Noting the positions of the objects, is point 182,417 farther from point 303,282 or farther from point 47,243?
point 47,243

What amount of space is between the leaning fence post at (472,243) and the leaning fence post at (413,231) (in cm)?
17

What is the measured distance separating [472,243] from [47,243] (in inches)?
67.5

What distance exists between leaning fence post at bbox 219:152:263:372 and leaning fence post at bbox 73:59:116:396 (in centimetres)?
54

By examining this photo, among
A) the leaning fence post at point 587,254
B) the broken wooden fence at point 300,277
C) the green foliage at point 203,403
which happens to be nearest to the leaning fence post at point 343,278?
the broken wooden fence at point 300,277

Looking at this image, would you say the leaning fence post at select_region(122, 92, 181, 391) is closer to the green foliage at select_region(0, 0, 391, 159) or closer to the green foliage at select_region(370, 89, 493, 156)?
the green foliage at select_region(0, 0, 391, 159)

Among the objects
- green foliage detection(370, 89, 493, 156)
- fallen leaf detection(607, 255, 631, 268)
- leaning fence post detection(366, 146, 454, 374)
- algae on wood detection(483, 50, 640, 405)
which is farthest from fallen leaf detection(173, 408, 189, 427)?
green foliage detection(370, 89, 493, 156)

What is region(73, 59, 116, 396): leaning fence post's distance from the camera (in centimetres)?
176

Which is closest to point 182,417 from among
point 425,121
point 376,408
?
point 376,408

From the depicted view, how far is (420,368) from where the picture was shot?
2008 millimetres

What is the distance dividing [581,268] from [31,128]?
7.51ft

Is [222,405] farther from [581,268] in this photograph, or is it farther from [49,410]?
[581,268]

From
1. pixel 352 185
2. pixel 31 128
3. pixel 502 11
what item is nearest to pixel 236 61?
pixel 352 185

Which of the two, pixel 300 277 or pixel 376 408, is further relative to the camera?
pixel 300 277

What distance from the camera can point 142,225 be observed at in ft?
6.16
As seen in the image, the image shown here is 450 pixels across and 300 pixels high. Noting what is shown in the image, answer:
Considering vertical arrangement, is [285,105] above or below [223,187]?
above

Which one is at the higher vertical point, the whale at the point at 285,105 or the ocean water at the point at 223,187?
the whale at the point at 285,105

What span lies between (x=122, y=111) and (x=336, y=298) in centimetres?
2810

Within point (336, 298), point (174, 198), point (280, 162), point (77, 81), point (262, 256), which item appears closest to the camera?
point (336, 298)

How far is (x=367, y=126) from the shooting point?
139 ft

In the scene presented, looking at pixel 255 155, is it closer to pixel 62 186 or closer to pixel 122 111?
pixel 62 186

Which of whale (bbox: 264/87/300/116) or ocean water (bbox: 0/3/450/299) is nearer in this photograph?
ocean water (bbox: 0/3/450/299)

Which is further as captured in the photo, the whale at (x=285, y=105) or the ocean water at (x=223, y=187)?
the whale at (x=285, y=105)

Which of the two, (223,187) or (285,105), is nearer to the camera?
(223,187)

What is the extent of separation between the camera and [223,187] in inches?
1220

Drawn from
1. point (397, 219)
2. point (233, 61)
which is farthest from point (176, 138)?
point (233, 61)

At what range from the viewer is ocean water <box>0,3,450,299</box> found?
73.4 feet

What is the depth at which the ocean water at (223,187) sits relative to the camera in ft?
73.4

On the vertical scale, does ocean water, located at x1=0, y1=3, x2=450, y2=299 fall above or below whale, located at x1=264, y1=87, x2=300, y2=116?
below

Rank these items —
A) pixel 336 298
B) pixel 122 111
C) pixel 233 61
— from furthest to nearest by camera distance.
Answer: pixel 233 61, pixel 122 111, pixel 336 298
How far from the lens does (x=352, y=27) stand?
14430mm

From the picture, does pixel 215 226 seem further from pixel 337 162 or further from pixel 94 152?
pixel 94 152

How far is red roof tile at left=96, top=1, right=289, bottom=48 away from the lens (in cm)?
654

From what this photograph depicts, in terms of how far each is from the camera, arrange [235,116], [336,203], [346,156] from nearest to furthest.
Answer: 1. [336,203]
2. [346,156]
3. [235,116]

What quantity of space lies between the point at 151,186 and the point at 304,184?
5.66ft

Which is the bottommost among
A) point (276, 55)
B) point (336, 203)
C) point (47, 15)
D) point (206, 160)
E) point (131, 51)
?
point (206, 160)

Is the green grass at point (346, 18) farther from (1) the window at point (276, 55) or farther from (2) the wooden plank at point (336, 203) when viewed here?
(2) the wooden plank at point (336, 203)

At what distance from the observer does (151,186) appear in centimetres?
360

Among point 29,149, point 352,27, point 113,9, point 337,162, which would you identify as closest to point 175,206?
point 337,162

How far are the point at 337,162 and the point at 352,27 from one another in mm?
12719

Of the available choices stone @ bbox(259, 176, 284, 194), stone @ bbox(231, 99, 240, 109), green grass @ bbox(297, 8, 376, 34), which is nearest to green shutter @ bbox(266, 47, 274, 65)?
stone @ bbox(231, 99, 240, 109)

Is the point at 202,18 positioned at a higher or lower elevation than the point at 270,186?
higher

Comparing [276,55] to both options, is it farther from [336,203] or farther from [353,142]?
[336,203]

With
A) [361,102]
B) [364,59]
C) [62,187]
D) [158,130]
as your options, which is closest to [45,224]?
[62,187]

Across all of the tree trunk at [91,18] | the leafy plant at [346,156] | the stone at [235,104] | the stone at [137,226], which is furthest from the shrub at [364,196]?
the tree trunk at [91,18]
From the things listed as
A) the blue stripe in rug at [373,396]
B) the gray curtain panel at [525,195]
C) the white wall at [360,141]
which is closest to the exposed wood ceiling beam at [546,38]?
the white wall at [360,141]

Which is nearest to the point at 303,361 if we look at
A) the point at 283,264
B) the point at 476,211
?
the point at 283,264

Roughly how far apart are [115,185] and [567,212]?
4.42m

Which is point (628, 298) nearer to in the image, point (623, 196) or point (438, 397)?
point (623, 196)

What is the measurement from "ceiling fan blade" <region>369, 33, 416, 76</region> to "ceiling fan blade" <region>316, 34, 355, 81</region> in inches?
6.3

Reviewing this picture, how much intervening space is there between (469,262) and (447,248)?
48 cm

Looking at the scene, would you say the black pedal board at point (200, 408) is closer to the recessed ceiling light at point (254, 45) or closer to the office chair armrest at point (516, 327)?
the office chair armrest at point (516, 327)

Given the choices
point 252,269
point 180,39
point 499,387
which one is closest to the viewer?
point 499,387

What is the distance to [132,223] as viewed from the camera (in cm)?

## GOAL
Please collect every line of the material above that contains the string "lens", treating uppercase and lowercase as different.

## REPLY
How far from the lens does (x=352, y=27) stand?
How far is red roof tile at left=96, top=1, right=289, bottom=48 away from the lens (in cm)?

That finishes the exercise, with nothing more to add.